California hopes to fool fishes
Central Valley Business Times
02/24/2011
Would you swim through a curtain of air bubbles blasted with bright flashing lights and noise? The California Department of Water Resources hopes that salmon won’t.
It plans to install the equipment in the Sacramento River near Walnut Grove in an effort to deter ocean-bound Chinook salmon from leaving the main channel to take a risky detour into Georgiana Slough.
That route leads young salmon through “predator-infested waters” toward huge state and federal water export pumps near Tracy, the department says.
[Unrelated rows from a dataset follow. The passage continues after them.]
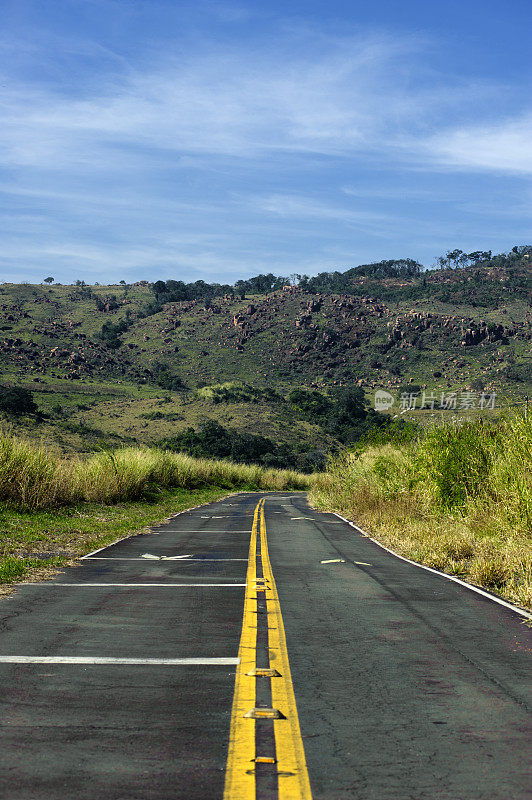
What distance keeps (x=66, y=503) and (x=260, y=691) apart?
16.7 m

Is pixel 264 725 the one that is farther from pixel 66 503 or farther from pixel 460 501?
pixel 66 503

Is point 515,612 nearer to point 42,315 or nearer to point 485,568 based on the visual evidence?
point 485,568

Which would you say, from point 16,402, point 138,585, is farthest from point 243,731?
point 16,402

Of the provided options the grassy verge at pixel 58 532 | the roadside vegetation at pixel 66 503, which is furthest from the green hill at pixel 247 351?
the grassy verge at pixel 58 532

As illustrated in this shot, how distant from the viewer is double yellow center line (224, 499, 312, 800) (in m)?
3.97

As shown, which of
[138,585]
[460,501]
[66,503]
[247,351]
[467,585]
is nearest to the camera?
[138,585]

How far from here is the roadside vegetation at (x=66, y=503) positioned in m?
13.6

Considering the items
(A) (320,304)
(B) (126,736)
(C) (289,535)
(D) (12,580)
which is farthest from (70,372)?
(B) (126,736)

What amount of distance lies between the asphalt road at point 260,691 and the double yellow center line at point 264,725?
1 centimetres

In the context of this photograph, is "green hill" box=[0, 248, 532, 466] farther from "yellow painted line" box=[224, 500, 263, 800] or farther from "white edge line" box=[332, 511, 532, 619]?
"yellow painted line" box=[224, 500, 263, 800]

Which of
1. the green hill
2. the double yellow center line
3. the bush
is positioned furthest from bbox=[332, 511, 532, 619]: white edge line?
the bush

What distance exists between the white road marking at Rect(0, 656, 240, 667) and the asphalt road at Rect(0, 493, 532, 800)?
0.03m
The slough is a watery equivalent to the Bates Motel of horror movie fame -- 65 percent of the young salmon that enter Georgiana Slough don’t survive, eaten by striped bass or other predators or lost to pumping operations of the State Water Project and Central Valley Project in the southern Delta.
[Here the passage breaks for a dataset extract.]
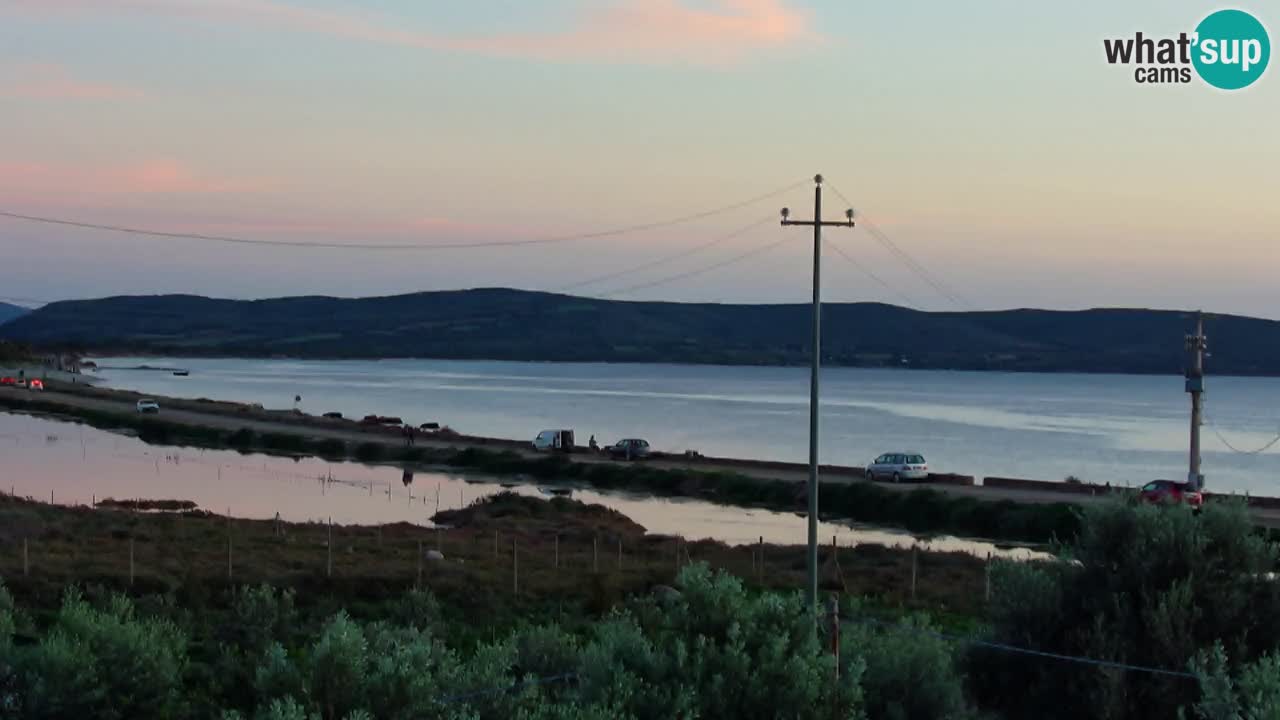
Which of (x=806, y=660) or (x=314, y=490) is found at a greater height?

DWR will begin installing the bubble curtain as early as this week at the head of Georgiana Slough. The barrier structure will be installed deep enough to allow at least 9 feet of clearance for boaters on average low tides.
The barrier will utilize “Bio-Acoustic Fish Fence” technology, combining acoustics and a strobe-lit sheet of bubbles to create an underwater wall of light and sound at frequencies that repel young salmon, DWR says.
This is the same technology DWR used at the head of Old River in the south Delta in 2009 and 2010 where it was proven effective in deterring salmon, the department says.